start Supplied information
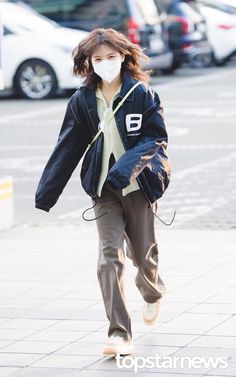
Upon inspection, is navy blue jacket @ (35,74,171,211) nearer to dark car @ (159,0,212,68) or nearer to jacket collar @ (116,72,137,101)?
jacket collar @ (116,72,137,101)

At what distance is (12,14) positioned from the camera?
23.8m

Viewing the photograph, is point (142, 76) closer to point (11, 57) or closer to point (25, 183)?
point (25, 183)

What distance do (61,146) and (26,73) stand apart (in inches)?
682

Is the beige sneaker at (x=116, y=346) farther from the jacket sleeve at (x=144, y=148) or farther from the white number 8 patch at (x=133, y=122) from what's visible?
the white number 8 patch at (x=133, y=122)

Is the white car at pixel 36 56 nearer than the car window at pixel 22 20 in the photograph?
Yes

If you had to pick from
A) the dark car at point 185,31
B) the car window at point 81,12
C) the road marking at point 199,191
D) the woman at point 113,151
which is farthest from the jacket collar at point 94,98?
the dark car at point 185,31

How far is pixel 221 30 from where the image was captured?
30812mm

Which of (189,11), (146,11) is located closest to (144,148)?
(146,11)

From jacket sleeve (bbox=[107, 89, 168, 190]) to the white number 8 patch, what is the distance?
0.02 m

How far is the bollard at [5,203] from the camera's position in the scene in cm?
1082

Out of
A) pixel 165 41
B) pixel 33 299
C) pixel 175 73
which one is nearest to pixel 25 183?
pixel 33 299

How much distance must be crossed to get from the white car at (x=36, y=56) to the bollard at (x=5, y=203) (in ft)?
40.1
end Supplied information
→ Directions: Each line in the records above should be reproduced exactly; images are not copied.

→ Finished answer:
Upon inspection, is navy blue jacket @ (35,74,171,211) nearer to dark car @ (159,0,212,68) or nearer to jacket collar @ (116,72,137,101)?
jacket collar @ (116,72,137,101)

At what distance is (12,14) positioned from the camera?
23.8m

Viewing the photograph, is point (142, 76) closer to point (11, 57) or closer to point (25, 183)?
point (25, 183)

What distance do (61,146) and (26,73) stand apart (in inches)?
682

Is the beige sneaker at (x=116, y=346) farther from the jacket sleeve at (x=144, y=148) or farther from the white number 8 patch at (x=133, y=122) from what's visible?
the white number 8 patch at (x=133, y=122)

Is the white car at pixel 36 56 nearer than the car window at pixel 22 20 in the photograph?
Yes

If you had to pick from
A) the dark car at point 185,31
B) the car window at point 81,12
C) the road marking at point 199,191
D) the woman at point 113,151
which is farthest from the jacket collar at point 94,98?
the dark car at point 185,31

How far is pixel 221 30 from where the image was captured?
30812mm

Which of (189,11), (146,11) is located closest to (144,148)?
(146,11)

From jacket sleeve (bbox=[107, 89, 168, 190]) to the white number 8 patch, what is the distance?
0.02 m

How far is the bollard at [5,203] from the camera's position in the scene in cm?
1082

Out of
A) pixel 165 41
B) pixel 33 299
C) pixel 175 73
which one is nearest to pixel 25 183?
pixel 33 299

How much distance must be crossed to get from the white car at (x=36, y=56) to the bollard at (x=5, y=203) (in ft)?
40.1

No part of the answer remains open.